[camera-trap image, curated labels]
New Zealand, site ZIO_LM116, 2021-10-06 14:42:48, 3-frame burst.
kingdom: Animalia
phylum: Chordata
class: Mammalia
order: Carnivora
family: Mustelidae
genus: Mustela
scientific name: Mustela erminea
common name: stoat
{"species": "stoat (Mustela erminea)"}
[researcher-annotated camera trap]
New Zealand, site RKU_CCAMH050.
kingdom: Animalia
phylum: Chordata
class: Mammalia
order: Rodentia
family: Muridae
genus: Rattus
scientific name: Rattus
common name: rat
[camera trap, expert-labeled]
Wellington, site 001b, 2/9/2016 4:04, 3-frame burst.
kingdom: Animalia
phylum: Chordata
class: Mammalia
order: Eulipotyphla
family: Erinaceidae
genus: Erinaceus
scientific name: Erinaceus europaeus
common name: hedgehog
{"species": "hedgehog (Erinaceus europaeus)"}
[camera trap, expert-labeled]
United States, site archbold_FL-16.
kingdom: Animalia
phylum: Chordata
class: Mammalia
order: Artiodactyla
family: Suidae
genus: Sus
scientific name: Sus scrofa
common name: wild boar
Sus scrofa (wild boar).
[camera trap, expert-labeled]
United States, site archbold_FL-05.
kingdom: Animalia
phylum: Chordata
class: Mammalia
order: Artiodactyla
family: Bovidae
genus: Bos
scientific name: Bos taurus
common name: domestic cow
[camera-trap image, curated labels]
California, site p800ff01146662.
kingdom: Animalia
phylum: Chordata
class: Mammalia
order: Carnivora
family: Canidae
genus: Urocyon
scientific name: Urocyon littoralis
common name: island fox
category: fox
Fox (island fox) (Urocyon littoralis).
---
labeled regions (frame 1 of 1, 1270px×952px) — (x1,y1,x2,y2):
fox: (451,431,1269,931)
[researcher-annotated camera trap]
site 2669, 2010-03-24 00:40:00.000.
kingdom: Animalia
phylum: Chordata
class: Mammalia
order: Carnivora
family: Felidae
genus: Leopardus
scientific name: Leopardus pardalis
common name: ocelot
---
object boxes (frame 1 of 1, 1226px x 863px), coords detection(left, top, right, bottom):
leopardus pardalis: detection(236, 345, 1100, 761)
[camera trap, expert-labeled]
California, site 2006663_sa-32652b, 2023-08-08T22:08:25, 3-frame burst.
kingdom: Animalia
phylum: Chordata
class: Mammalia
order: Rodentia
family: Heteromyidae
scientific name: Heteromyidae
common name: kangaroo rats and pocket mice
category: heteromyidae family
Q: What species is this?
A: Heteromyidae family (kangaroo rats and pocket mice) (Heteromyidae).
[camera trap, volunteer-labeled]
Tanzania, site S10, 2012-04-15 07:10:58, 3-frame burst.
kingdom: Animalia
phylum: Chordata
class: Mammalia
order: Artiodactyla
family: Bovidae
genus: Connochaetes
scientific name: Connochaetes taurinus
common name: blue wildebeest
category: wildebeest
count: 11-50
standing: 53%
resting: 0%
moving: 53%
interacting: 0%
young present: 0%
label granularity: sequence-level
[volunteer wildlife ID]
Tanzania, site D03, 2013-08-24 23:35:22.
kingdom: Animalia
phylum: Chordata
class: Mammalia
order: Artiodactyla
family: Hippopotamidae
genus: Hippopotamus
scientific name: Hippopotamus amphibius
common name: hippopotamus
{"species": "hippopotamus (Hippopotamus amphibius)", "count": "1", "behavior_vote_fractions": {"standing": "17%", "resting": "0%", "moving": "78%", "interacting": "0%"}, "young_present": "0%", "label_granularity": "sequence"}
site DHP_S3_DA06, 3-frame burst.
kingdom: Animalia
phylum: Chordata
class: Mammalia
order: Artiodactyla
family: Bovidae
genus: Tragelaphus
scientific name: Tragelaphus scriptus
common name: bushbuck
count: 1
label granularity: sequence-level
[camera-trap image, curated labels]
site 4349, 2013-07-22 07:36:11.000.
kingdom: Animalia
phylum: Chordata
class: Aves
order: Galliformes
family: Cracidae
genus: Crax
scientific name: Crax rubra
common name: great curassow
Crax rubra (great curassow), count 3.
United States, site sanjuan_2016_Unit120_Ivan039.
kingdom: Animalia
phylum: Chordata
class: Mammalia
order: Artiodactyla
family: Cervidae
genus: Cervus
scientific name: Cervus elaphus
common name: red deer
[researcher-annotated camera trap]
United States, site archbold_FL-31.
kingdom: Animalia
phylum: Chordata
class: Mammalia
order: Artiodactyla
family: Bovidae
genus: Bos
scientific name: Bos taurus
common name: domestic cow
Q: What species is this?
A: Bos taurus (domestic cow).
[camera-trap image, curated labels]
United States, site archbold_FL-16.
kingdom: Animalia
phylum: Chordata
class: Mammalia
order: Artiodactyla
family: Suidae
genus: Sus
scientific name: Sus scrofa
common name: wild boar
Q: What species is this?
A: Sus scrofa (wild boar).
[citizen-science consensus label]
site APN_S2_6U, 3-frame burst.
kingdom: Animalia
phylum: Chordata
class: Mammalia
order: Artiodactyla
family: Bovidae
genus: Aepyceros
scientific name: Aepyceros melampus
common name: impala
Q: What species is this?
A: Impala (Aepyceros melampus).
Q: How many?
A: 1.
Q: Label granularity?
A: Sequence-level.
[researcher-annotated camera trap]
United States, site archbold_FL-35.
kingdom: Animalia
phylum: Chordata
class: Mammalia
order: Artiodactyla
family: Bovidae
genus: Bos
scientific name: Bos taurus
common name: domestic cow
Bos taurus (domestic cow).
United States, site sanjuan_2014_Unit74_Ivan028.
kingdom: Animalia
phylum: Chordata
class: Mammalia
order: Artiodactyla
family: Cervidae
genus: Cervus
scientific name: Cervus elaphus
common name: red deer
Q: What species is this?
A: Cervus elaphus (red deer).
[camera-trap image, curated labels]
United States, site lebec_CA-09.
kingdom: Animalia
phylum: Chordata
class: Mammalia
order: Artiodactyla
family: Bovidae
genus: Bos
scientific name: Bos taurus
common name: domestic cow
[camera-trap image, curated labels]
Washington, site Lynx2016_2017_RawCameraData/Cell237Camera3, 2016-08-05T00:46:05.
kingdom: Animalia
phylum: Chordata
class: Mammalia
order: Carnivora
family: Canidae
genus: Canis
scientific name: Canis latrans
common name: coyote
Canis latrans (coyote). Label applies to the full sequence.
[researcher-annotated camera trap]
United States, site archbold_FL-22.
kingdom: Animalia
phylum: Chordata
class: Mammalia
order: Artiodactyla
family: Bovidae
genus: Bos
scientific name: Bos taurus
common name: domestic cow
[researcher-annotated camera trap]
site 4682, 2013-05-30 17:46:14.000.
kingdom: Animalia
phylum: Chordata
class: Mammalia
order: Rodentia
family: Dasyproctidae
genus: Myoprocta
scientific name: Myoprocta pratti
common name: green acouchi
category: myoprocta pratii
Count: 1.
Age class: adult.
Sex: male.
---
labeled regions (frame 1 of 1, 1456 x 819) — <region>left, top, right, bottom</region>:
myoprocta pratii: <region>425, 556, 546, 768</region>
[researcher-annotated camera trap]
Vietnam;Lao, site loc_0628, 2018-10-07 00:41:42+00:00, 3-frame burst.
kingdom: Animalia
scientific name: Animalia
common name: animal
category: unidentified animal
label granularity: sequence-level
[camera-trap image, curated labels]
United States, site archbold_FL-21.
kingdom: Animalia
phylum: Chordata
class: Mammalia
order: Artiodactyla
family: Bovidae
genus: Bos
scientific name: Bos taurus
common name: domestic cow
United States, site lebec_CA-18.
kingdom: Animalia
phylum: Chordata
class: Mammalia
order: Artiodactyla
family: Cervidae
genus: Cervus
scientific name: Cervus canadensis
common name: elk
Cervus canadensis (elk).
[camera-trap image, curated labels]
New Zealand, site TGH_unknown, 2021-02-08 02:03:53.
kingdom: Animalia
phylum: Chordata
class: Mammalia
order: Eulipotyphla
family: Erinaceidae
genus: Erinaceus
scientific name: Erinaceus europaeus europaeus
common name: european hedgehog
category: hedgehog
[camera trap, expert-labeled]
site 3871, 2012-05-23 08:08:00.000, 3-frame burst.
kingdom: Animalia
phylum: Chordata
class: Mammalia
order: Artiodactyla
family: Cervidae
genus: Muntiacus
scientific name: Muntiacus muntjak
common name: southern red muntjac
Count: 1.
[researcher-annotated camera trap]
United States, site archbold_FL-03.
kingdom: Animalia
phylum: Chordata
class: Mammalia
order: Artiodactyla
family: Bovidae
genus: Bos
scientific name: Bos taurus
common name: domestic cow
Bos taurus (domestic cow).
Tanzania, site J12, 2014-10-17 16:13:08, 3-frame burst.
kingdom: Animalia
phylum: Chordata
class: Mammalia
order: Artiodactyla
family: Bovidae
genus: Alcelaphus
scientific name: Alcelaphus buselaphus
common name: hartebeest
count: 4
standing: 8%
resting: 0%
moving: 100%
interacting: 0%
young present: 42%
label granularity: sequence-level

### Work order
Restate word for word only the lines above from the line containing "object boxes (frame" to the line containing "category: heteromyidae family", both of them included.

### Solution to the problem
object boxes (frame 1 of 1, 1226px x 863px), coords detection(left, top, right, bottom):
leopardus pardalis: detection(236, 345, 1100, 761)
[camera trap, expert-labeled]
California, site 2006663_sa-32652b, 2023-08-08T22:08:25, 3-frame burst.
kingdom: Animalia
phylum: Chordata
class: Mammalia
order: Rodentia
family: Heteromyidae
scientific name: Heteromyidae
common name: kangaroo rats and pocket mice
category: heteromyidae family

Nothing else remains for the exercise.